Photometric Fusion Stereo Neural Networks

Updated 25 December 2025

Photometric Fusion Stereo Neural Networks (PFSNNs) are advanced deep learning architectures that merge photometric, spatial, and event modalities to accurately recover per-pixel surface normals under varied illumination.
They employ dual-branch designs, multi-scale attention fusion, and innovative regression techniques to capture both fine textures and global structural cues.
Evaluated on synthetic and real datasets, these networks achieve state-of-the-art performance in challenging scenarios such as sparse-light, non-Lambertian, and ambient-lit environments.
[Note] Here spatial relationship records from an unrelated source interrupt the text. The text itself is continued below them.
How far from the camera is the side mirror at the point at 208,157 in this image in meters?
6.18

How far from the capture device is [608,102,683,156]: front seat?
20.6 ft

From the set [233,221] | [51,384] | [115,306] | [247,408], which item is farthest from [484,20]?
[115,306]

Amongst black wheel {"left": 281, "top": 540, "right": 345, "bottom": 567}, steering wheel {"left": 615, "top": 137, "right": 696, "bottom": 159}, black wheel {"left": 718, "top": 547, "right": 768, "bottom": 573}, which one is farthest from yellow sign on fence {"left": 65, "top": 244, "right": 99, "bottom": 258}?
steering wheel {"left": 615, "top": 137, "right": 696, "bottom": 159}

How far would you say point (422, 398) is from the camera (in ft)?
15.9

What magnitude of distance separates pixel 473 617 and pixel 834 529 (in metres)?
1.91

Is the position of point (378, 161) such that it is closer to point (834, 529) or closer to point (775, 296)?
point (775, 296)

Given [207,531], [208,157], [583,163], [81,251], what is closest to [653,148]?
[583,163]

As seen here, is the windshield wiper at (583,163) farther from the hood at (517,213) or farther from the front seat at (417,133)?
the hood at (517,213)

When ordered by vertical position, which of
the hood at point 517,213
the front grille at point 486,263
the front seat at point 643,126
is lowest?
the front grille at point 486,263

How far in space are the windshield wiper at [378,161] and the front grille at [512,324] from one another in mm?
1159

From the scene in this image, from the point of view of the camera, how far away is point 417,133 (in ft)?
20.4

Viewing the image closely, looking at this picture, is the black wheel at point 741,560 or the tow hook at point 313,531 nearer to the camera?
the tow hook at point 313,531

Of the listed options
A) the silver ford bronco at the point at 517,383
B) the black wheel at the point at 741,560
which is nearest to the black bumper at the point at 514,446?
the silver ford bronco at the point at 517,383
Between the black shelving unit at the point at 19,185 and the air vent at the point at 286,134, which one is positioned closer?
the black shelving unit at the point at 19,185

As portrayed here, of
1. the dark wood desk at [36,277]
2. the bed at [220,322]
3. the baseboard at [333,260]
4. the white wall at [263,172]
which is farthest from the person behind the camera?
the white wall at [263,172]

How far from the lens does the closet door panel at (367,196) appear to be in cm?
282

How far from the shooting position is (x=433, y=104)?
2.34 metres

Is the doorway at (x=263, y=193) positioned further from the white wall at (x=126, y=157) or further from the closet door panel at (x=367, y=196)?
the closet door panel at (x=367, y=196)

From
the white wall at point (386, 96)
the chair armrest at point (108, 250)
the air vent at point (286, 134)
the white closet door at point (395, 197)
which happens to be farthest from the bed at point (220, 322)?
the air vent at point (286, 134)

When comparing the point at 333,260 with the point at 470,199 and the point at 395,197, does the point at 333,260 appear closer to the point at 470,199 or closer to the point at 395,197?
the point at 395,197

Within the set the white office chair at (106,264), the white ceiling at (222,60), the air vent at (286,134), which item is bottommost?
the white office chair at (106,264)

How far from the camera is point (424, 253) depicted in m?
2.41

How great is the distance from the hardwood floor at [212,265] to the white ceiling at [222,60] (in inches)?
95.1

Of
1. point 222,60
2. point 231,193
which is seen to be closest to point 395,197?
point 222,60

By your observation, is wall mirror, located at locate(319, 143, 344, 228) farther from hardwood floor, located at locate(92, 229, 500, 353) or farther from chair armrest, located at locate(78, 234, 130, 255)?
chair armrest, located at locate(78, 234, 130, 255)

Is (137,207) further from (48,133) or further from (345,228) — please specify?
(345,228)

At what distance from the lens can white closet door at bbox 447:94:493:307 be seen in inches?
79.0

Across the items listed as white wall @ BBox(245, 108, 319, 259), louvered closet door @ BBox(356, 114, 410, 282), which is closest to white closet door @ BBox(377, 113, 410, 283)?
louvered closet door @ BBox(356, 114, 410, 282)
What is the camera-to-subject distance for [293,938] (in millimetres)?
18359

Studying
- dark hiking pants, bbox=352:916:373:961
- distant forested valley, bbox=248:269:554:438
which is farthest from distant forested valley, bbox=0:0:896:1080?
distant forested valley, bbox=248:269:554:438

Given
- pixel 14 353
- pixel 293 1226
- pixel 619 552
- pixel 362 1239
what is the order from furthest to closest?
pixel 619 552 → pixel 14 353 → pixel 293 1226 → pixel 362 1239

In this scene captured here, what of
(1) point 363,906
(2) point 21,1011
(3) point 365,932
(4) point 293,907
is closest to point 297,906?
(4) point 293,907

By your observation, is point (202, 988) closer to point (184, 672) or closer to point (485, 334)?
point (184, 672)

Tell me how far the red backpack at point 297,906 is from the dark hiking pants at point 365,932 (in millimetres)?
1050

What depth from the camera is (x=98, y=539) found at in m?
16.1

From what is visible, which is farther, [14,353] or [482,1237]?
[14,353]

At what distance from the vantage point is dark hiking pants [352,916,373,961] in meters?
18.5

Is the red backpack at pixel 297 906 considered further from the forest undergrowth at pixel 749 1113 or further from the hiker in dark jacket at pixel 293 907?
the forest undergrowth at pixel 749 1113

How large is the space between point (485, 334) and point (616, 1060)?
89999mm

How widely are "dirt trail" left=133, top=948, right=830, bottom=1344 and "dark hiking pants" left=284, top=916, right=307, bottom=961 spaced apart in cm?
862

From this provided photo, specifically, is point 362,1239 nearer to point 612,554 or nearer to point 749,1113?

Photometric Fusion Stereo Neural Networks (PFSNN) are advanced deep learning architectures designed to recover per-pixel surface normals of objects observed under varying illumination. These networks integrate multi-image photometric observations, spatial image features, and—depending on design—auxiliary modalities such as events or multi-view cues. State-of-the-art PFSNNs combine transformer-inspired attention mechanisms, multi-scale fusion modules, modality coupling, and novel output representations. These systems are evaluated on both synthetic and real datasets, achieving superior accuracy in sparse-light, non-Lambertian, and ambient-lit scenarios.

1. Architectural Foundations and Feature Fusion

PFSNNs employ a variety of architectural designs to leverage photometric and spatial signals.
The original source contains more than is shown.